The universality of competition
The most pressing irony of the novel is the importance placed on competition. The universality of Everyman's name is a signal to take his universal experience of competition as a symbol indicating the true ubiquity of human competition. Look at nature—even the animals compete to reproduce, they compete for food and water, and they compete for their children. This is inherently ironic because it means that the love and attention that Everyman wants from his parents is essentially a desire to win in a mortal competition against his own brother. The situational ironic is the antithesis of love, because it is clearly each man for himself, whether brother, lover, or foe.
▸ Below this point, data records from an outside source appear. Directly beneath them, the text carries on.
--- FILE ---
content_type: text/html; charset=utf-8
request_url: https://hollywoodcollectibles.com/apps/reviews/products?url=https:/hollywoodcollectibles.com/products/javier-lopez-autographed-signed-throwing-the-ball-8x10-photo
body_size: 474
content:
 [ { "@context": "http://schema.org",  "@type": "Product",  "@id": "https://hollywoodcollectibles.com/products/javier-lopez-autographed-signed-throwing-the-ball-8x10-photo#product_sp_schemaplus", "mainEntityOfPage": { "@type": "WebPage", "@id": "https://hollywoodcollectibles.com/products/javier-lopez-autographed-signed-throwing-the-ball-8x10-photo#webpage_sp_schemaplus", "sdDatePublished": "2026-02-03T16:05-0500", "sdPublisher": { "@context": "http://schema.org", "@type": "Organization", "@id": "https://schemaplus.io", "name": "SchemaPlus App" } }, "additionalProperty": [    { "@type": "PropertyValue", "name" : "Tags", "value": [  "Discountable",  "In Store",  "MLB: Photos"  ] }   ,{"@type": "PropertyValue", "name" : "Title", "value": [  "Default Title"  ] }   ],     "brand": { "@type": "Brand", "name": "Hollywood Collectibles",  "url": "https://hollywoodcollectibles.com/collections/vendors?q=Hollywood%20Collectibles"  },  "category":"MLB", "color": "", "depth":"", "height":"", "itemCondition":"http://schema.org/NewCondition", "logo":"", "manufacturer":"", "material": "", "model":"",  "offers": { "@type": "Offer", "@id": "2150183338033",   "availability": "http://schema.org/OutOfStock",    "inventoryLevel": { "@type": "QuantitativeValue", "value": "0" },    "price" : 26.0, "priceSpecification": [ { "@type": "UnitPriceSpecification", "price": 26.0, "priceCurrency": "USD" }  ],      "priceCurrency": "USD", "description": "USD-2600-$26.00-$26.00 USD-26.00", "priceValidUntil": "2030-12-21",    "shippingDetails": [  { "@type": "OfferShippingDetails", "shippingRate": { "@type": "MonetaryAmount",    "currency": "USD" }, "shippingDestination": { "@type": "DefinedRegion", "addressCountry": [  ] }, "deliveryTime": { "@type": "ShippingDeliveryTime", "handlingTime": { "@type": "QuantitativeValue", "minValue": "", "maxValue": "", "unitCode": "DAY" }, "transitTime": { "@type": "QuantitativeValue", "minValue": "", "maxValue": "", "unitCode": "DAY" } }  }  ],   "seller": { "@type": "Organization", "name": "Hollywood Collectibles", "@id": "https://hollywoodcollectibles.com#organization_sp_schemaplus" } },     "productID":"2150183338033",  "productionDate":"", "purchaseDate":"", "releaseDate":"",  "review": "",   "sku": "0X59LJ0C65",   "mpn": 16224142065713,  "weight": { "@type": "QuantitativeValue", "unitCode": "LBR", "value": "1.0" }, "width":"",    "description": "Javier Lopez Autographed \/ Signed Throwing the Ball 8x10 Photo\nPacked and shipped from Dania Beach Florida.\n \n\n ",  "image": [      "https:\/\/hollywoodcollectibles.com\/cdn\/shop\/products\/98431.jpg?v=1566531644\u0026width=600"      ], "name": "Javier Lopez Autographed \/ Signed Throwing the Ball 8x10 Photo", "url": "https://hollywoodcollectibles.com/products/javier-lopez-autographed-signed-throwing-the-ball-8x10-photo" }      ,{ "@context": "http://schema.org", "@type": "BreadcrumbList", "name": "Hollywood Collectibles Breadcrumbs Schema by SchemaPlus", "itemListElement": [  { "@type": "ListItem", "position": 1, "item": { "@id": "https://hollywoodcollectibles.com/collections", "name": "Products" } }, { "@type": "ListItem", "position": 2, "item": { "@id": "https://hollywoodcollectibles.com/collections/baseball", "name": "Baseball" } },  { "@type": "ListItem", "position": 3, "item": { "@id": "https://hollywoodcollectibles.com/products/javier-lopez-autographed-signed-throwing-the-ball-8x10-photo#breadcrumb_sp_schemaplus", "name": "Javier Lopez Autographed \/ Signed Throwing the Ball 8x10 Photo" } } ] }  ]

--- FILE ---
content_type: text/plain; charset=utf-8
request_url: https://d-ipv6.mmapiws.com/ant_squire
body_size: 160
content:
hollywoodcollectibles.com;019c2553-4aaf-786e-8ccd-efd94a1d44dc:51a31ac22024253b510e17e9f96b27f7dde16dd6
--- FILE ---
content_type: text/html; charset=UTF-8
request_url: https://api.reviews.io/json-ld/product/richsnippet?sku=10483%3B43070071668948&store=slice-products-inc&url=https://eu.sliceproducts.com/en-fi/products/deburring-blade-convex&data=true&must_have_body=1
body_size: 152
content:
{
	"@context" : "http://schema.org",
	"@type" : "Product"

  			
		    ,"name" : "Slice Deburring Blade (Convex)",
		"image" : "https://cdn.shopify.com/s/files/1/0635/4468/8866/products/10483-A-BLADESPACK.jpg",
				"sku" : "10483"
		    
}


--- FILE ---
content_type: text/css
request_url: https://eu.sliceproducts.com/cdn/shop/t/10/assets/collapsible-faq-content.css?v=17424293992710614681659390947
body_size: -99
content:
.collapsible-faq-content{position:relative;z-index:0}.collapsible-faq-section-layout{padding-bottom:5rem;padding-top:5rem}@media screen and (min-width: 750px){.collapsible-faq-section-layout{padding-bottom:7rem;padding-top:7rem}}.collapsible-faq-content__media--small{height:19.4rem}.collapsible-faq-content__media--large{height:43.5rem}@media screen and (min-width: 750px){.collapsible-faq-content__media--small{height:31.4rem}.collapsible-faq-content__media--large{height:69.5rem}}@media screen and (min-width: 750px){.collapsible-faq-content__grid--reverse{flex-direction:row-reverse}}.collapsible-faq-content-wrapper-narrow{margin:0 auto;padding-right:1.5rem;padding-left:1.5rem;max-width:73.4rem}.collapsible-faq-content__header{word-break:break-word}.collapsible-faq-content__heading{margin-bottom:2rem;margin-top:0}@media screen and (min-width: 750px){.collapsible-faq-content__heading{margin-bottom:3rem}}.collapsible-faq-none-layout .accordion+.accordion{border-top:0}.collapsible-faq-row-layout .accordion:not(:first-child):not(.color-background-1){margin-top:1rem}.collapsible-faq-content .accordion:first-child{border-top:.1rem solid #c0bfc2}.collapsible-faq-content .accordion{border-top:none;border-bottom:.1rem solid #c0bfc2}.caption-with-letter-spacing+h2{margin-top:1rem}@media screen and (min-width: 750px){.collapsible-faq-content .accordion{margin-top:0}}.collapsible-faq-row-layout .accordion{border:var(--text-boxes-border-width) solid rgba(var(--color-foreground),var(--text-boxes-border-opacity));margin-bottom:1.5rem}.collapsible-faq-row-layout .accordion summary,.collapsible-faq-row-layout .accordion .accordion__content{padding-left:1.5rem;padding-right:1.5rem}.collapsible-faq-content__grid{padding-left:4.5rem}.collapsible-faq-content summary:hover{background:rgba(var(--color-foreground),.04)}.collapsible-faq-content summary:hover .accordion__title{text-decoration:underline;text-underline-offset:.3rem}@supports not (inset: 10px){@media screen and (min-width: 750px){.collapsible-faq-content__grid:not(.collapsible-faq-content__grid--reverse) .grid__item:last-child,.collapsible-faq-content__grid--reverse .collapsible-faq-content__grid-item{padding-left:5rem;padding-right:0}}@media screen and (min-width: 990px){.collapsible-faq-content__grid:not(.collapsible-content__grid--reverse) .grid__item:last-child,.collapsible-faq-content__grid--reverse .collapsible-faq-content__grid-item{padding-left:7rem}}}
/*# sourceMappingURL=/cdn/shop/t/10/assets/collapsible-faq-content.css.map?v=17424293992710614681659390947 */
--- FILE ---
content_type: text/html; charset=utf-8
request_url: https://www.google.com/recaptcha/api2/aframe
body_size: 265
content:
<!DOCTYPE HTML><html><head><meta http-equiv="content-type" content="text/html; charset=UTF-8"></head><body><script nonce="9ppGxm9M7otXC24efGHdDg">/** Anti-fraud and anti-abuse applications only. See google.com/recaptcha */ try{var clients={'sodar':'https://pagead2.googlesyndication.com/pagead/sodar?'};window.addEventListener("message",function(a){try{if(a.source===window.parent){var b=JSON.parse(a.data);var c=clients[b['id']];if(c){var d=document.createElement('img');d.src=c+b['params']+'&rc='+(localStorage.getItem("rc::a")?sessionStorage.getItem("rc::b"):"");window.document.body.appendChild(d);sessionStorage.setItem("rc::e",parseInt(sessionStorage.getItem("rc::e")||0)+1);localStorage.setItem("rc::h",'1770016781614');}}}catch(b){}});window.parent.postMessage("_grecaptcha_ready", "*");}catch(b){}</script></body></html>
The meaninglessness of victory
The beta brother grows up in his brother's shadow longing for a taste of victory, assuming that the brother has experienced something important and divinely inspired in his victory in the home dynamic. That brother had more confidence because he won more attention from the parents, and then he went on and thrived in life, getting the better job and becoming wealthy. Eventually Everyman does attain victory, getting his dream girl, but he realizes that it is essentially meaningless. This is perhaps the central irony of post modern existential literature. It verges on nihilism.
Solipsism and empathy
The only difference between true nihilism and this novel is the consideration of solipsism. This man behaves solipsistically when he abandons his wife for several affairs, leaving his "dream girl" at home to take care of the kid while he gallivants around town attracting new mates. He has no empathy for her or for the child, nor for his mistresses whom he treats as dispensable and replaceable. When he gets a hot Danish model, he leaves her just the same. Eventually, though, it occurs to him that there is something mysterious about his behavior. He never stopped to consider whether they might actually be real human beings like himself. Ironically, he treats them as figments of his imagination or objects in a mindless machine-like universe.
The irony of intimacy
When he finally discovers intimacy, the experience is quite literally defined by irony. Ironically, she isn't a sexual partner at all, but an intellectual companion and a friend and colleague (something he never even attempted with all his wives and girlfriends). Ironically, she doesn't deign to make him king in her life, and he doesn't save her from her depression and ennui. Ironically, as soon as he finds someone who validates his life and helps him escape the spiral of meaninglessness, she is not saved from that spiral, but instead kills herself, leaving him behind. The meaninglessness of intimacy is painfully obvious; she still dies, so not even their intimacy is a permanent solution to life's woes.
The gravitas of death
Finally, the novel lands its plane on the issue of death. The irony of death is that the gravitas of death reorients his quest for meaning. First of all, his parents deaths are unignorable reminders that they were never gods. But, as a child, he couldn't help but accidentally assume that they were gods. He competed with his brother for their love as if it was a true reflection of God's love for them, but as it turns out, God treats all his children equally. Everyman wants redemption and passion and glory, but instead, he finds God's only universal gift. He meets the angel of death in the form of a lowly grave digger.